Typical hallway in a Lefferts Manor home.
Since visitors were usually first received in the hall, Victorian architects drew eleborate designs for the decoration of hallways and central staircases.

Lefferts Subdivision 1898

1898 map of Flatbush showing Lefferts Subdivision with uniform, rectangular lots of 20 by 100 feet, with only a few rowhouses completed (shaded areas).

Midwood Street 1900

Representing the transition from late Romanesque Revival to the Neo-Rennaissance style, these Midwood Street rowhouses were among the first buildings built in the district in 1898.

Section of Midwood Street in Lefferts Manor, c. 1900
Text of ad from New York Tribune Real Estate Section, Sunday May 6, 1900:

Midwood Street, Three story houses. These houses are beautifully planned and faultless in construction, design and finish. A few points of detail: Stone fronts, different colors, saloon parlors, box stoops, open nickel plumbing…square fronts, tiled bathroooms, electrical bells. Location and accessibility: On Midwood St., near Flatbush Avenue on the Lefferts Estate, two blocks from Prospect Park; 30 minutes New York, trolley lines to ferries and all points of the city. A few attractions: High ground, pure air, fine water, restrictions, good sewerage, shaded streets, schools, clubs, churches. Twenty-two 2 story and five 3 story houses already sold.

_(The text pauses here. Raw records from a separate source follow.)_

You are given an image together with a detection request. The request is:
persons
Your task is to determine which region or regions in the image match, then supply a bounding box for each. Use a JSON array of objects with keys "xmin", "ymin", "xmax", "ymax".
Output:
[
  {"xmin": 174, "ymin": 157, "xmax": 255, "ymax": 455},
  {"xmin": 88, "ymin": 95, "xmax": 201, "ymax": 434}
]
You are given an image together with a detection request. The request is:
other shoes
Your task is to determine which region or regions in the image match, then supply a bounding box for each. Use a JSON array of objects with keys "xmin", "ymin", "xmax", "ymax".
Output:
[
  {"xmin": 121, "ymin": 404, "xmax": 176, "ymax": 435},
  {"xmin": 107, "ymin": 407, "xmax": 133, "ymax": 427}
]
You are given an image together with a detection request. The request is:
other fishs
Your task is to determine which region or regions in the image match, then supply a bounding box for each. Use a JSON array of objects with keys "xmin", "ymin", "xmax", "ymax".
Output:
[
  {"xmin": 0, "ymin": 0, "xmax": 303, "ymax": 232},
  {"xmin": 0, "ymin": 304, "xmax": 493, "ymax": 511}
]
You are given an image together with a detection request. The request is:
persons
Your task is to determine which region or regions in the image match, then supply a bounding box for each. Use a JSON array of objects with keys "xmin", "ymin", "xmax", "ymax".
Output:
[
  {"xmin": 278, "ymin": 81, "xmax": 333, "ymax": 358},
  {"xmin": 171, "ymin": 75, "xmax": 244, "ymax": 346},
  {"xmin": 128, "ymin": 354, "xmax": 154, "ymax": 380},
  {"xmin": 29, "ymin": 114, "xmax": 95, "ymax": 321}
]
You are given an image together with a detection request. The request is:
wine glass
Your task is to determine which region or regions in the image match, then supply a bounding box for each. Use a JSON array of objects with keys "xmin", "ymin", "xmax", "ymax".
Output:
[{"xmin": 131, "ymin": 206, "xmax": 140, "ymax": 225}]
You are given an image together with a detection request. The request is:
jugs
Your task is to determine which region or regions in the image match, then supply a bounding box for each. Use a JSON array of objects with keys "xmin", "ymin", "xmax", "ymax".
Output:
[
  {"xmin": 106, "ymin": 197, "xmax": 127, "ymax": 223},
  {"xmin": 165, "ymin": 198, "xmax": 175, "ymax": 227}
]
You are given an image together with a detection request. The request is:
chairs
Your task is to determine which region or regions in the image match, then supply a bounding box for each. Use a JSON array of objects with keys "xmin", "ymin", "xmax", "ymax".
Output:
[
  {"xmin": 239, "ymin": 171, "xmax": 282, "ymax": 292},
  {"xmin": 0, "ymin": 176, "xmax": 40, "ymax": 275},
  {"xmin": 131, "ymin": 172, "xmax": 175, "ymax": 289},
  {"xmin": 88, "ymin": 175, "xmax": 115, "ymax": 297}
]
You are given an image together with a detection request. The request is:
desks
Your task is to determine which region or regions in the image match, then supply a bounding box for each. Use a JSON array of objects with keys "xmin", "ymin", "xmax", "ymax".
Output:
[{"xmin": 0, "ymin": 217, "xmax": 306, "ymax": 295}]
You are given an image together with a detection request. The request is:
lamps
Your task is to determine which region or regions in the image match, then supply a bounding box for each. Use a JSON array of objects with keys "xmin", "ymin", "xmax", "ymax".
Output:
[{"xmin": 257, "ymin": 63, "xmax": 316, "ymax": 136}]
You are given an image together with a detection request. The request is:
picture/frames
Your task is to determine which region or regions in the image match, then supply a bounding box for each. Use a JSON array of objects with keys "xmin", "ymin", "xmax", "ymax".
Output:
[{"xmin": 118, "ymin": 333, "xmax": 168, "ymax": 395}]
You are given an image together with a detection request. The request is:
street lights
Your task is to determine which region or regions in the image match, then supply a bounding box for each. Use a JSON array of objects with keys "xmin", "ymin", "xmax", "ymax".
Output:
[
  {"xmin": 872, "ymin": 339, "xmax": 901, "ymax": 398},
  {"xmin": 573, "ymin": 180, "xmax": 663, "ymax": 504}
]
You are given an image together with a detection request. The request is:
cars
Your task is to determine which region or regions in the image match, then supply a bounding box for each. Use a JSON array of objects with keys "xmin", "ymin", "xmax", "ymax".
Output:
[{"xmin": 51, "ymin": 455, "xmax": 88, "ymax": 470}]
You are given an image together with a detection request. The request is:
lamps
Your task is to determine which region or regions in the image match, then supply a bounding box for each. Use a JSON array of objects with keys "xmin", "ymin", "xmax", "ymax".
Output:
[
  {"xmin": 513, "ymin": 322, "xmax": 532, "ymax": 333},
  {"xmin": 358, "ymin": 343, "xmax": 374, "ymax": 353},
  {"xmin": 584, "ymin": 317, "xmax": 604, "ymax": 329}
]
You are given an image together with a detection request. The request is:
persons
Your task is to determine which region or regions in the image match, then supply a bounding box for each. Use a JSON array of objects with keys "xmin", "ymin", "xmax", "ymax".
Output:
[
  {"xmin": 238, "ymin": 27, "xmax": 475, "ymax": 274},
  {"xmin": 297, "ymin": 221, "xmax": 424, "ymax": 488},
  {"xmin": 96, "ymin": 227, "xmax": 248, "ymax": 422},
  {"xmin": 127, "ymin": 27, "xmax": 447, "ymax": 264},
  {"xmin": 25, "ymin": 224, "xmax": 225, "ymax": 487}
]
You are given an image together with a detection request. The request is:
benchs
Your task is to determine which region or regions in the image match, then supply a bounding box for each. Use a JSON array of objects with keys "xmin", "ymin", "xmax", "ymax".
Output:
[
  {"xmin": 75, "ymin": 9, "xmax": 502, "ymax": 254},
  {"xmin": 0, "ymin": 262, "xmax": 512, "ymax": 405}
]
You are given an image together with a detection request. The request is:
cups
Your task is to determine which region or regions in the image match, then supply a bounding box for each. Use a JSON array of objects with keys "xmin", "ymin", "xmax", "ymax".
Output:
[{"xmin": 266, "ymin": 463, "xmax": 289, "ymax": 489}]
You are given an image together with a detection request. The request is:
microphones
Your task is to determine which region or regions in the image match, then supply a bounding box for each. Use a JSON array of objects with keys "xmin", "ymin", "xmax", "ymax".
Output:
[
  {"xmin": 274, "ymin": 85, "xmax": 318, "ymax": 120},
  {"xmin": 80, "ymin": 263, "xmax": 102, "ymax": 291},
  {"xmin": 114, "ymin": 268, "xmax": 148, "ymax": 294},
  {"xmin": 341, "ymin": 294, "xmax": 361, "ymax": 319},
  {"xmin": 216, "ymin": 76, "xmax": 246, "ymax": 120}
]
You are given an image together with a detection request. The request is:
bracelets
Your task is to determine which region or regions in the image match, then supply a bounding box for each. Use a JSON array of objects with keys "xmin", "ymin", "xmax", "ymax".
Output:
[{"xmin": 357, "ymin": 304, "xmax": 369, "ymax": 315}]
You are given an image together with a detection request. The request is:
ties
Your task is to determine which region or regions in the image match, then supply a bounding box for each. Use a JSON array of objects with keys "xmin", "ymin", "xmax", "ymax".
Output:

From the book, Flatbush Past & Present)

Ablemarle Road at Buckingham Road 1905

Ablemarle Road at Buckingham Road, Prospect Park South, Pictured with Gardeners at Work, c. 1905
In contrast to Lefferts manor rowhouses, this area of Flatbush reflected suburban development composed of expensive free-standing houses aimed towards the very wealthy.

Remodeled Vanderbilt House On Flatbush Avenue 1915

Vanderbilt House, a Dutch farm remodeled into a store, on Flatbush Avenue, c. 1915

Flatbush Avenue, once the picturesque village’s main street lined with trees an Dutch farmsteads, developed into a comercial thoroughfare. Though near Lefferts Manor, lots along Flatbush avenue were not covered by the single family covenant and by 1920 most of the farmsteads had been either coverted or replaced by commercial structures and apartment buildings.

(Brooklyn Historical Society)

Prospect Park South Ad

Advertisement for a “A Fine Old Colonial” in Prospect Park South Neighborhood near Lefferts Manor
From New York Tribune Real Estate Section, Sunday, May 6, 1900:

If you are tired of the “telescope” or blockhouse type of residence take the Kings County “L”, Flatbush line, alight at Beverly Road, Prospect Park south, and look at this fine old colonial, which stands on a large plot in the midst of a beautiful lwan. Twelve rooms, lighted by electricity, open plumbing, every possible convenience. Asphalted streets, adjoining residences of the largest type. Two blocks from Prospect Park.

(From the book Prospect Park South)

Manhattan Brownstones Built In 1900

Brownstones on W. 46th St. in Manhattan, built around 1900
For less affluent city dwellers, rising land and building costs meant less space. Monotonous, telescoping designs dominated many of those developments.